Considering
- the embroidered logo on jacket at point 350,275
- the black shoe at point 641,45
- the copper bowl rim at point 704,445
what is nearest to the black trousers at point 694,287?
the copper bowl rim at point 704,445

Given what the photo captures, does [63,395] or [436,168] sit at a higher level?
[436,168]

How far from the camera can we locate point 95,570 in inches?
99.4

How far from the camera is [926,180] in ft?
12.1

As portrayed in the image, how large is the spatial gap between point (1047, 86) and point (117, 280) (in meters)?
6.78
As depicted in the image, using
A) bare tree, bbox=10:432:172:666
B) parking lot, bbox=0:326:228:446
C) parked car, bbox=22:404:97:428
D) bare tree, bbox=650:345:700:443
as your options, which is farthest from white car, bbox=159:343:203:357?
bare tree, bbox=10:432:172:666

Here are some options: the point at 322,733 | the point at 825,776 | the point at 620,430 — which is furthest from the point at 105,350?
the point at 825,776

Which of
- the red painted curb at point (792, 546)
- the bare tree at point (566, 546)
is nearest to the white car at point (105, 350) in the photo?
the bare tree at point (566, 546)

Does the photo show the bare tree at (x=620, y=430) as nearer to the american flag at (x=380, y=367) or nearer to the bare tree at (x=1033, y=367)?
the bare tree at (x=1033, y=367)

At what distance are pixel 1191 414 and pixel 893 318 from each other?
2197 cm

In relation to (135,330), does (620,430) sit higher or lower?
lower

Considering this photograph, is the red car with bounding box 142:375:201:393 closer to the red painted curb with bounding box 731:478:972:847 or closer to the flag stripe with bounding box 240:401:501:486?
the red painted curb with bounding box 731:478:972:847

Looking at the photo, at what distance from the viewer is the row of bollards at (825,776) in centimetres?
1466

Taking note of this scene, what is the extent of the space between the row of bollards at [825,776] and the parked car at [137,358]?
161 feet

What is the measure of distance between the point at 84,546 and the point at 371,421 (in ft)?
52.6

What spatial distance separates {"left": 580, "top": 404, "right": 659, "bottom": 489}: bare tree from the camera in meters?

- - -

Written problem: Write out again everything from the line containing "Looking at the" down to the end of the material, keeping every line, and offset each distance in the answers by -139.

Solution to this task:
Looking at the photo, at what distance from the viewer is the row of bollards at (825,776) in centimetres?
1327

Taking note of this scene, what is the extent of the space between the row of bollards at [825,776] and the parked car at [137,358]?
22 feet

What is the measure of distance between the point at 84,546 and the point at 371,421 (in ft)?
-86.4

What spatial distance separates {"left": 580, "top": 404, "right": 659, "bottom": 489}: bare tree from the camera in meters?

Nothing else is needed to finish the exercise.